WORK ORDER 1: Copy out the rows between the one holding "眞栄田郷敦が撮影した「ブルーピリオド」オフショット。" and the one holding "[하프클럽/다잇템]여식뾰족코진주인조가죽플랫슈즈", inclusive, with their wording unchanged and the pictures left out.
WORK ORDER 2: Continue the passage on modeled versus observed soil moisture from where it stops.

(Beginning of SOURCE DOCUMENT)

Mean R between the modeled and observed growing season (April–September) 0–10 cm soil moisture averaged for 226 stations in China from 1993 to 2008 and 19 stations in Illinois from 1981 to 2004. The correlations of snow depth and the SWE are derived for 533 stations and 342 stations in China for 1980–2009, respectively. The value in the parentheses is the percentage of stations with the correlation significant at p = 0.05.

Table 2.

We have also computed the R values of soil moisture anomalies between simulations and in situ measurements over three regions in China (Fig. 1). Of all simulations and their ensemble, the R values are smallest over northwestern China (e.g., 0.45 over NW for Ens-mean) than over other the two regions (e.g., 0.67 over NE and 0.64 over CE for Ens-mean). This implies that the model simulations are relatively less representative over the semiarid NW with complex topography than over the other two much more humid regions. When comparing the R values among four simulations and their ensemble mean, the R values from CRUNCEP are smallest, while Ens-mean has the overall highest R values.

Figure 4a shows the time series of monthly averaged soil moisture anomalies averaged over 226 stations in China. Except for CRUNCEP, the three other simulations are relatively consistent with each other. The four simulations overestimate the soil moisture anomalies for 1993–97, but slightly underestimate them for 2006–08. The mean R value of soil moisture anomalies in Fig. 4a is 0.35 for CRUNCEP, 0.46 for MERRA, and 0.47 for others, consistent with those in Table 2. Soil moisture was lowest in 1997 and highest in 1998 and 2003, reflecting the severe drought in northern China in 1997 and catastrophic floods over the Yangtze River basin in 1998 (Zong and Chen 2000).

Fig. 4.
Fig. 4.

Monthly (a) soil moisture anomalies (mm3 mm−3) at 0–10 cm depth and (b) precipitation anomalies (mm day−1) averaged over 226 stations in China from model simulations and observations during the growing season (April–September) for 1993–2008.

(End of SOURCE DOCUMENT)
(Beginning of DATASET EXCERPTS)

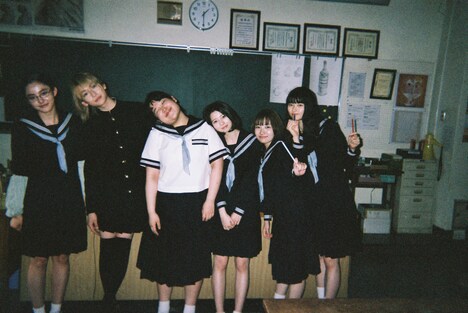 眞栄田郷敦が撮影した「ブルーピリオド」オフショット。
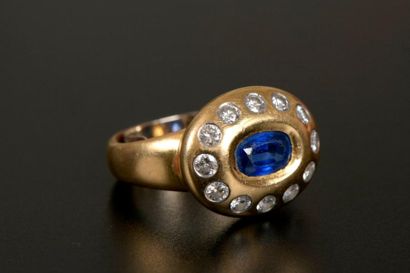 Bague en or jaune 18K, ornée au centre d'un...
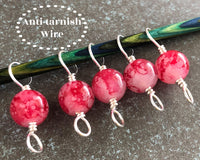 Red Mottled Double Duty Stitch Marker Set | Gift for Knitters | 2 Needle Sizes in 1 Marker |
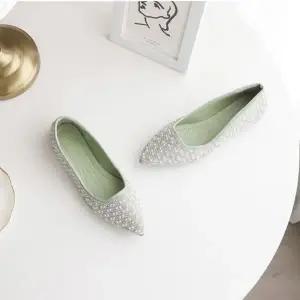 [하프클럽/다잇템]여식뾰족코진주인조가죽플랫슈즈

(End of DATASET EXCERPTS)
(Beginning of DATASET EXCERPTS)

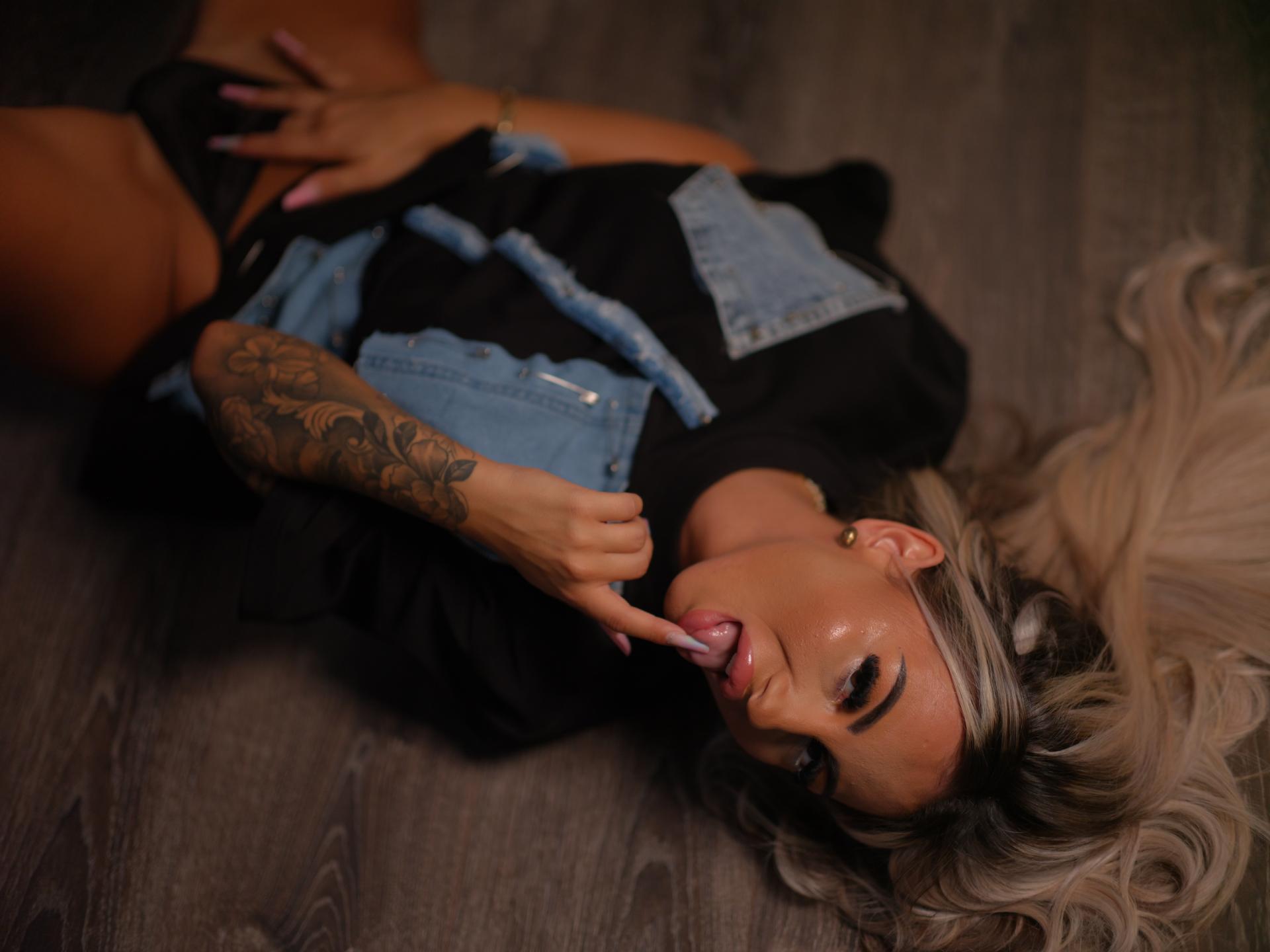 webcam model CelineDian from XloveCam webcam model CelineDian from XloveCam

(End of DATASET EXCERPTS)

RESPONSE AREA 1:
 眞栄田郷敦が撮影した「ブルーピリオド」オフショット。
 Bague en or jaune 18K, ornée au centre d'un...
 Red Mottled Double Duty Stitch Marker Set | Gift for Knitters | 2 Needle Sizes in 1 Marker |
 [하프클럽/다잇템]여식뾰족코진주인조가죽플랫슈즈

RESPONSE AREA 2:
Citation: Journal of Hydrometeorology 17, 9; 10.1175/JHM-D-16-0041.1

To better understand the temporal variability of soil moisture in Fig. 4a, GPCP and CRUNCEP precipitation products were bilinearly interpolated to the 226 station locations, and the mean monthly precipitation anomalies are shown in Fig. 4b. The variations of both precipitation anomalies agree with each other very well with R of 0.64, with the largest negative value appearing in 1997 (associated with the severe drought in northern China) and positive value in 1998 (associated with the catastrophic floods over the Yangtze River basin). Soil moisture anomaly extremes in Fig. 4a lag about 1–2 months behind precipitation anomalies in Fig. 4b. For instance, the negative extreme in precipitation anomaly appeared in June or July 1997, while the negative extreme in soil moisture anomaly was in July or August 1997. These results are consistent with many previous studies (e.g., Delworth and Manabe 1988; Wang et al. 2006).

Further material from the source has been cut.